[START OF Selected text]
Re: Zookeeper for generating sequential IDs

Jeff Hodges Mon, 28 Feb 2011 09:05:02 -0800

If you patch snowflake to remove 4 bits from the timestamp section,
you will take the time that it takes before the IDs generated overflow
the JVM 63-bit limit from about 70 years (2 ** 41 milliseconds) to a
little over 4 years (2 ** 37 milliseconds). This is likely
unacceptable for your use case.


However, the larger point to discuss is that encoding additional
information about your data in the identifying id is, in general, a
bad idea. It means your architecture is strictly coupled to your
current and likely less-than-perfect understanding of the problem and
makes it harder to iterate towards a better one. For instance, we had
to rewrite certain parts of our search infrastructure when migrating
to snowflake because it had assumed that the generated id space of
tweets was uniform across time.
[END OF Selected text]
[START OF Data provided]
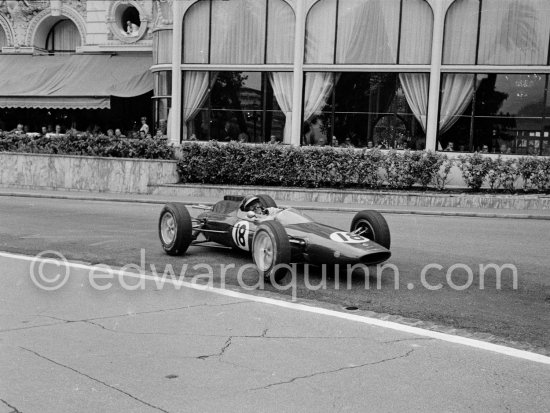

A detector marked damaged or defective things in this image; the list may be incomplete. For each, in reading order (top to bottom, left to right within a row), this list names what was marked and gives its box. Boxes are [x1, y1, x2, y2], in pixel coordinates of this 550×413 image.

pavement crack [198, 336, 233, 358]
pavement crack [20, 346, 170, 410]
pavement crack [250, 348, 414, 390]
[END OF Data provided]
▸ **To be done**
1. Substitute "time field" for "timestamp section" in the reply about generating sequential IDs, starting with "Jeff Hodges Mon, 28" and going on through "your use case.".
2. Proceed with the reply about generating sequential IDs, picking up right after its last sentence.

▸ **Task responses**
1.
Jeff Hodges Mon, 28 Feb 2011 09:05:02 -0800

If you patch snowflake to remove 4 bits from the time field,
you will take the time that it takes before the IDs generated overflow
the JVM 63-bit limit from about 70 years (2 ** 41 milliseconds) to a
little over 4 years (2 ** 37 milliseconds). This is likely
unacceptable for your use case.

2.
But, of course, I'm just some dude on the internet who doesn't know
your particular problem or design in detail. God speed and good luck.

On Mon, Feb 28, 2011 at 8:35 AM, Ertio Lew <[email protected]> wrote:
> Yes I think we could perhaps reduce the micro seconds precision
> provided by it(I think 41 bits) to an appropriate extent to match our
> needs.
>
> On Mon, Feb 28, 2011 at 9:38 PM, Ted Dunning <[email protected]> wrote:
>> So patch it!
>>
>> On Mon, Feb 28, 2011 at 7:59 AM, Ertio Lew <[email protected]> wrote:
>>
>>> First that it does not start at 0 since it comprises timestamp,
>>> workerId and noOfGeneratedIds.
>>> Thus it is not sequential! Secondly if I insert my 4 bits into this ID
>>> then I risk* that it might overwrite the already existing ID created
>>> by it.
>>>
>>> On Mon, Feb 28, 2011 at 9:16 PM, Ted Dunning <[email protected]>
>>> wrote:
>>> > Uh.... any sequential generator that starts at zero will take a LONG time
>>> > until it generates a value > 2^60.
>>> >
>>> > If you generator a million id's per second (= 2^20) then it will be
>>> longer
>>> > than 30,000 years before you get past 2^60.
>>> >
>>> > Is this *really* a problem?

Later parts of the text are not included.